Test Auto-Build Widget Step

Use the scaffolder output to smoke-test a widget inside the ska-octopus-frontend dashboard. The steps below create a trivial TestWidget, wire it into the dashboard with a path alias, and highlight the IIFE alternative provided in vite.config.ts.

Requirements

  • ska-octopus-build-widgets cloned locally with dependencies installed.

  • ska-octopus-frontend checked out alongside your widget workspaces.

  • A directory (for example ~/octopus-widgets/) where the generated widget sources will live.

Note

The instructions assume both repositories sit under the same parent folder, so the relative path ../octopus-widgets/test-widget resolves from the frontend project. Adjust the path if your layout differs.

1. Generate a Sample Widget

Create a minimal widget that exercises the scaffolder end-to-end. The UI (shown below) and CLI example both use a concrete GraphQL query so the generated code matches the screenshot: it fetches a jsonApi record by myID and prints userId, id, title, and completed fields.

Placeholder for the Octopus widget builder user interface

UI overview screenshot

or by command line:

poetry run python octopus_widget_scaffolder.py \
  --name TestWidget \
  --kind mix \
  --ops-json '[
    {
      "type": "polling",
      "gql": "query TestWidget($myID: ID!) { jsonApi(myID: $myID) { userId id title completed } }",
      "vars": {
        "MY_ID": {
          "default": "1",
          "type": "ID!"
        }
      }
    }
  ]' \
  --app-id 99999

When the command finishes, copy the generated sources somewhere your frontend can import from:

cp -R output/ska-octopus-test-widget-widget ~/octopus-widgets/test-widget

2. Add a Path Alias for Local Source Imports

Open ska-octopus-frontend/vite.config.ts and append the alias inside the resolve.alias section.

"@ska-octopus-widgets/test-widget-widget": path.resolve(
  __dirname,
  "../octopus-widgets/test-widget/src"
),

This tells Vite to import the widget straight from your local source tree, avoiding the need to publish a package.

3. Import the Widget in the Dashboard

In ska-octopus-frontend/src/dashboard.ts, add the module import so the widget registers itself with the runtime registry.

import "@ska-octopus-widgets/test-widget-widget";

The dashboard scripts automatically pick up every widget that calls Octopus.registerWidget, so no further wiring is necessary.

4. Run the Frontend

From the ska-octopus-frontend directory, start the dev server and verify the widget appears in the widget picker.

npm install
npm run dev

Rebuild the widget (for example npm run build inside the widget directory) whenever you change its source.

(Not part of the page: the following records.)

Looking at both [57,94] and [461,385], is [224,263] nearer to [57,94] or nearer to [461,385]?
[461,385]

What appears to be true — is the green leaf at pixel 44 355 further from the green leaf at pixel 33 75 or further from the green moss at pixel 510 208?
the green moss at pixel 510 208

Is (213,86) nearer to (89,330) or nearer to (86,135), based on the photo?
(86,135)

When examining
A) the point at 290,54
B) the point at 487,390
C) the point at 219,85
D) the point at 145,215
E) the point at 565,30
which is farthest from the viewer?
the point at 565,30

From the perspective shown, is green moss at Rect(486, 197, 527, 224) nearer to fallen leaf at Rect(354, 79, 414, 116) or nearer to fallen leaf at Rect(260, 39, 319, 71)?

Because the alias points at src/, changes are reflected immediately without a rebuild.

Alternative: Use the IIFE Loader

If you prefer testing the production bundle, use the LOCAL_IIFE helper inside vite.config.ts instead of a source alias:

  1. Build the widget with npm run build so dist/index.iife.js exists.

  2. Map the package name in LOCAL_IIFE, for example:

    'test-widget-widget': path.resolve(
      __dirname,
      '../octopus-widgets/test-widget/dist/index.iife.js'
    ),
    
  3. Enable the loader (keep the module import in dashboard.ts).

The dev server then serves the bundle at /iife/<package-name>, mimicking how the widget would load when published to npm.

Tip

Remember to remove temporary aliases or IIFE mappings before committing unless they are meant to live in the repository.